XPost: alt.usage.english, alt.language.latin
On Mon, 16 Dec 2024, HenHanna wrote:
In "The Merchant of Venice," Launcelot Gobbo declares:
"Murder cannot be hid long;
a man's son may;
but at the length, truth will out."
Out -- was probably a verb.
Here I disagree.
In other words, Elizebethans didn't think of [He will away]
as an abbreviation of [He will go away]
That depends whether "will" is
1) a normal verb with approximately the same meaning as "want":
he will go away = he wants/intends/desires to go away
2) only an indicator of future tense:
he will go away = in the future, he goes away
In modern English, case (2) is usually understood, but that can be
different in Elizabethan English. A question "What wilt thou?" has no verb
as in case (2), so it must be case (1) with the meaning "What do you
intend?" Case (1) occurs also in modern English as "if you will" without a verb.
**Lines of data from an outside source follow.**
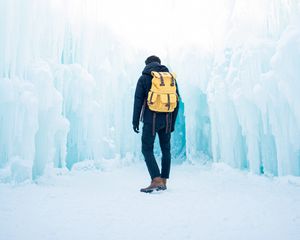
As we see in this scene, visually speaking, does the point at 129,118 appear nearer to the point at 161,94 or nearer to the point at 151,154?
the point at 151,154

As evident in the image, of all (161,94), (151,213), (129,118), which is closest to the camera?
(151,213)

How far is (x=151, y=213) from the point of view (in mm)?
2588

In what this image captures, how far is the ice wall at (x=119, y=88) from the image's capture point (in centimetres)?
443

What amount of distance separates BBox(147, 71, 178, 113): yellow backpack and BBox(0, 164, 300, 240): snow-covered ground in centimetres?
100

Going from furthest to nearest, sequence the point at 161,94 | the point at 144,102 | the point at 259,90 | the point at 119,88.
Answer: the point at 119,88
the point at 259,90
the point at 144,102
the point at 161,94

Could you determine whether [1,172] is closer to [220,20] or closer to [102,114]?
[102,114]

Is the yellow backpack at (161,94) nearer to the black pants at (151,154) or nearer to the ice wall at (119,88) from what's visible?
the black pants at (151,154)

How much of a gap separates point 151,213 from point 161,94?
4.72 feet

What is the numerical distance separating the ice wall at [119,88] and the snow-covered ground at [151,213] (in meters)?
1.15

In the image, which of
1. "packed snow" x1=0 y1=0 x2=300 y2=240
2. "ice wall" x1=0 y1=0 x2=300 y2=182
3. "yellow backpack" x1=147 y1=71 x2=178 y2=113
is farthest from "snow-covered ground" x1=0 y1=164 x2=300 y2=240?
"ice wall" x1=0 y1=0 x2=300 y2=182

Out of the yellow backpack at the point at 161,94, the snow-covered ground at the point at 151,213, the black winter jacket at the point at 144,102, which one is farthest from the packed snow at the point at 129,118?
the yellow backpack at the point at 161,94

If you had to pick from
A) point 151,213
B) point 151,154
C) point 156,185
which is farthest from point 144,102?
point 151,213

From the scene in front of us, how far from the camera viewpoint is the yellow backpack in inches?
138

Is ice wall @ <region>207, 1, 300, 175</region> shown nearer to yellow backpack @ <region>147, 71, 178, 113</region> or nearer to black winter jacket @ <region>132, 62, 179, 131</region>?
yellow backpack @ <region>147, 71, 178, 113</region>
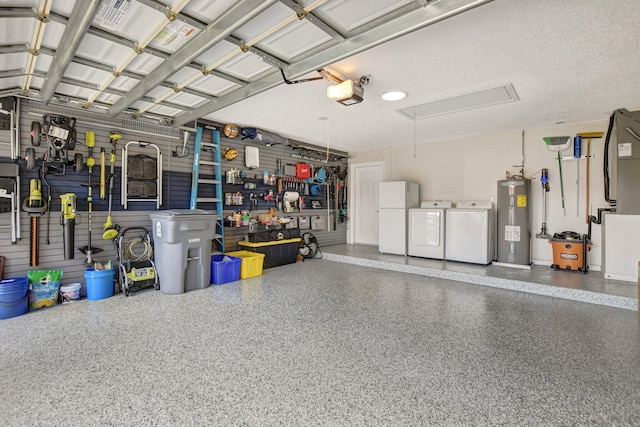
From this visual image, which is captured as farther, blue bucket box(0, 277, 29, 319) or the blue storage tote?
the blue storage tote

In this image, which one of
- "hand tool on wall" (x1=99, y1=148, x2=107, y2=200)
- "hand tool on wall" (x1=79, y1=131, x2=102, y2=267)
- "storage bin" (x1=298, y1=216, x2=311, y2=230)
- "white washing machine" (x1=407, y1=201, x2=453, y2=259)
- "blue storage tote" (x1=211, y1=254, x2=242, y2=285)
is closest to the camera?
"hand tool on wall" (x1=79, y1=131, x2=102, y2=267)

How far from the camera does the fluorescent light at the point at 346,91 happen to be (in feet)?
10.5

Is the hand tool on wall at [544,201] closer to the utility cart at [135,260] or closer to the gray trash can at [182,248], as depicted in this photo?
the gray trash can at [182,248]

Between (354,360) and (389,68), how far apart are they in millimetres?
2852

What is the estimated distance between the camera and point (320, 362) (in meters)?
2.36

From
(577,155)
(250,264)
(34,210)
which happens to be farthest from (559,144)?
(34,210)

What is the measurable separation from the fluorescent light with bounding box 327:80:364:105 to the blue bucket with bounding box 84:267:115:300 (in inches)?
142

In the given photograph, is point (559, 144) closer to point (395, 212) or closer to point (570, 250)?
point (570, 250)

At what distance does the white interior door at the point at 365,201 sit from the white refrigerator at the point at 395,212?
1032 millimetres

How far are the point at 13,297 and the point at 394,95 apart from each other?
4.96 meters

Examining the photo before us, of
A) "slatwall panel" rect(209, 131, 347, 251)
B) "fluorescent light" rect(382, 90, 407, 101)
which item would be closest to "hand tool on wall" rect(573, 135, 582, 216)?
"fluorescent light" rect(382, 90, 407, 101)

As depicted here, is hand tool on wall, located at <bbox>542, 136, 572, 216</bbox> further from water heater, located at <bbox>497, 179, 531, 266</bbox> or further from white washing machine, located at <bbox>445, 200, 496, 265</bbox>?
white washing machine, located at <bbox>445, 200, 496, 265</bbox>

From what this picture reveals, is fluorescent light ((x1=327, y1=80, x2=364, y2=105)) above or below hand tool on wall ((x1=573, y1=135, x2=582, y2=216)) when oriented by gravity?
above

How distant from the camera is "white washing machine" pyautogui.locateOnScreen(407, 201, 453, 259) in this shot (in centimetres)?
588
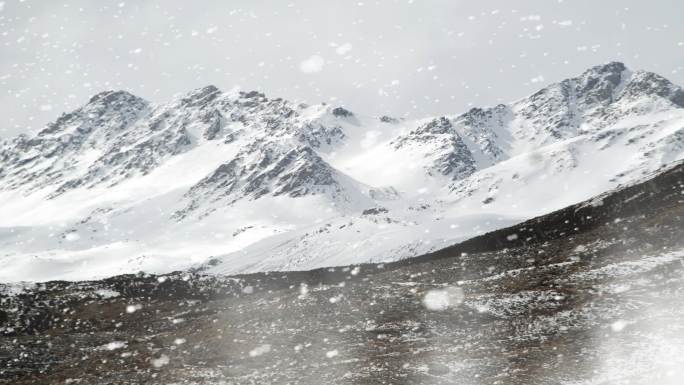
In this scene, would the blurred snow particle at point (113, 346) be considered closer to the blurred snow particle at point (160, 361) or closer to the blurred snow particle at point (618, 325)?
the blurred snow particle at point (160, 361)

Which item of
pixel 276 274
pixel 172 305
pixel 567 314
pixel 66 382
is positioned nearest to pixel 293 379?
pixel 66 382

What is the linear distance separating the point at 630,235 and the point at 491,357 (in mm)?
13714

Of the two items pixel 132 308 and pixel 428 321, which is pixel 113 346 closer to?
pixel 132 308

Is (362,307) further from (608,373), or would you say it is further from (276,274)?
A: (276,274)

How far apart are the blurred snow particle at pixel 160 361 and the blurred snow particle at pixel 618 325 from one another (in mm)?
14653

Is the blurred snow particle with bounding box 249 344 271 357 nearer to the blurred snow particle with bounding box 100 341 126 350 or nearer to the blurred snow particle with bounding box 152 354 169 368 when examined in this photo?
the blurred snow particle with bounding box 152 354 169 368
Case (1) was my spontaneous interpretation of "he will away", certainly influenced by German usage where one would say "er will weg" with the
meaning "he desires to get away". By the way, all modal verbs in German
have two different past participles depending of whether they have a verb: Without verb: "er hat gewollt"; with verb: "er hat kommen wollen". That
is, the double character of the same verb as modal verb or ordinary verb
is more perspicuous than in English. It is conceivable that Elizabethan
English resembled German more than today's.